(Collected data)
_ _ _ _

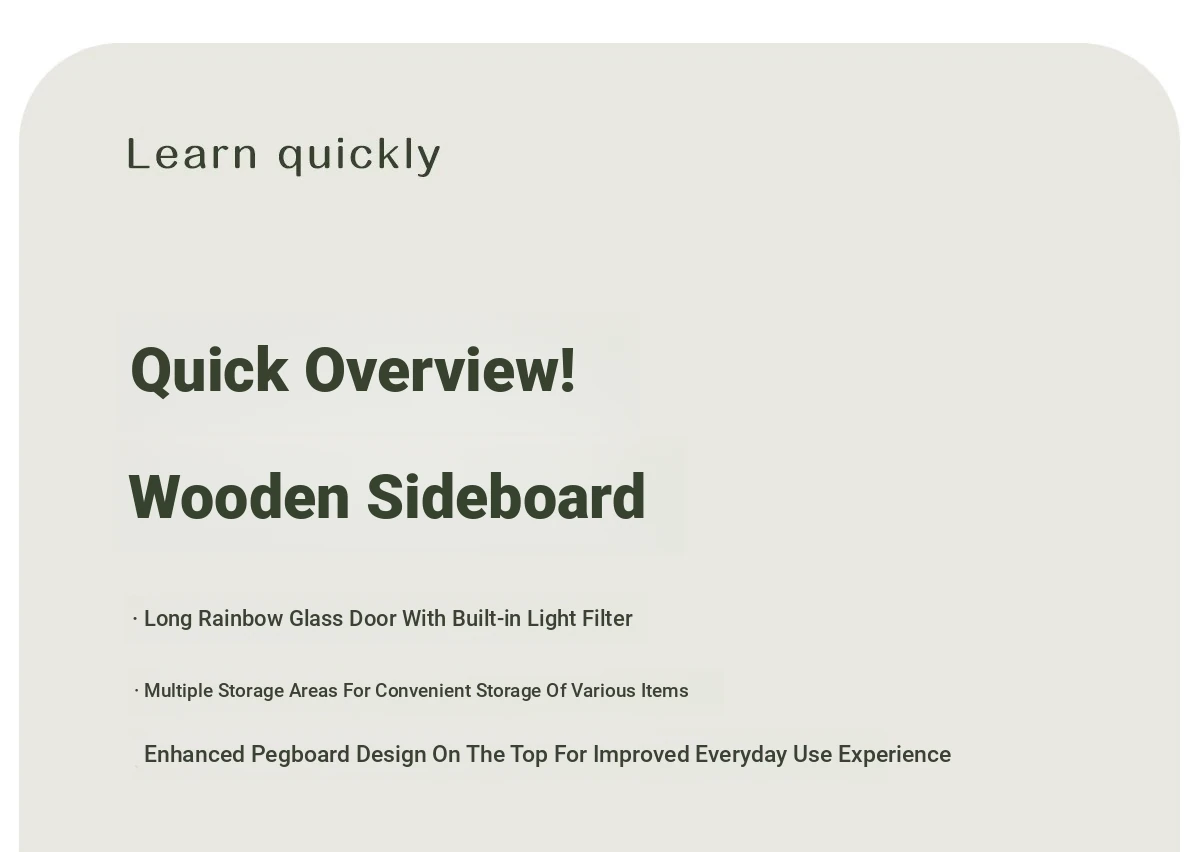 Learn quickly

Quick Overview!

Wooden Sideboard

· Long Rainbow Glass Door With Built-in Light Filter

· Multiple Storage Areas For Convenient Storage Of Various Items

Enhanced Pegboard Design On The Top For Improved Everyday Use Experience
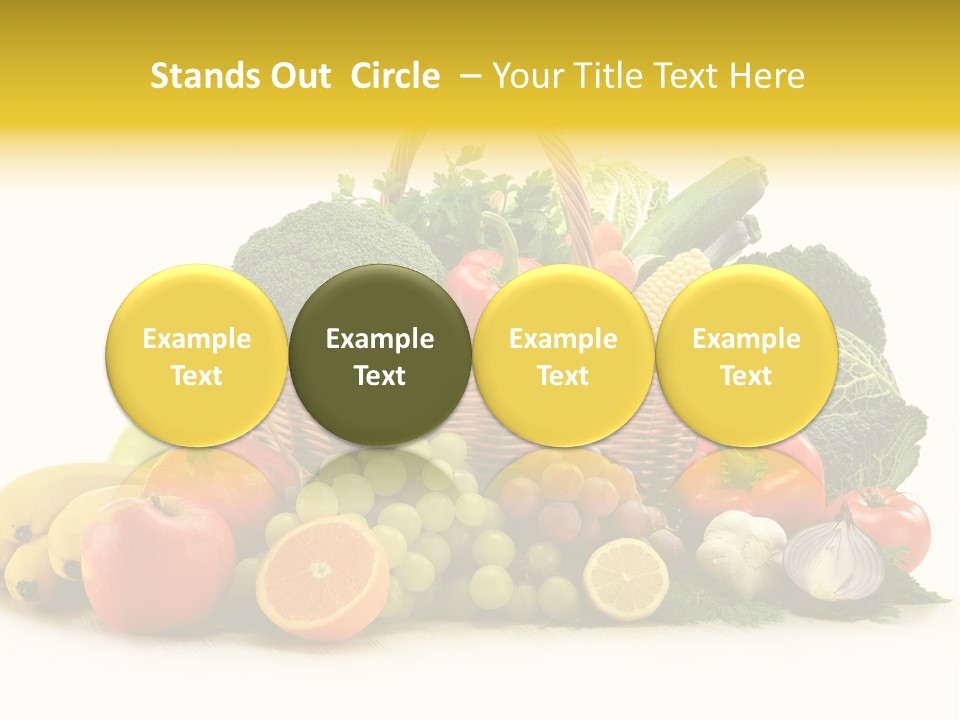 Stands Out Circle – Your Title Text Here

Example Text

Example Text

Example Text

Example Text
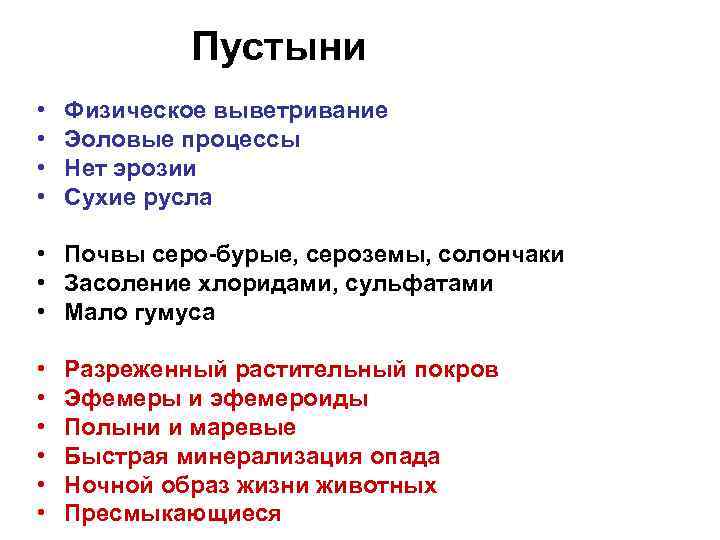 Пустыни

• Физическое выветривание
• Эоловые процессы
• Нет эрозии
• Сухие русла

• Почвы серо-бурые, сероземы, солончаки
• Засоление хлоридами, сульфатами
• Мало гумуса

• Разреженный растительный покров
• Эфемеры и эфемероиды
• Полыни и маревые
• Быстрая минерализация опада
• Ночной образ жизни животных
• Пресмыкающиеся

_ _ _ _

Exercise ::
Repeat all the records above exactly, leaving out any pictures.

Task output ::
 Learn quickly

Quick Overview!

Wooden Sideboard

· Long Rainbow Glass Door With Built-in Light Filter

· Multiple Storage Areas For Convenient Storage Of Various Items

Enhanced Pegboard Design On The Top For Improved Everyday Use Experience
 Stands Out Circle – Your Title Text Here

Example Text

Example Text

Example Text

Example Text
 Пустыни

• Физическое выветривание
• Эоловые процессы
• Нет эрозии
• Сухие русла

• Почвы серо-бурые, сероземы, солончаки
• Засоление хлоридами, сульфатами
• Мало гумуса

• Разреженный растительный покров
• Эфемеры и эфемероиды
• Полыни и маревые
• Быстрая минерализация опада
• Ночной образ жизни животных
• Пресмыкающиеся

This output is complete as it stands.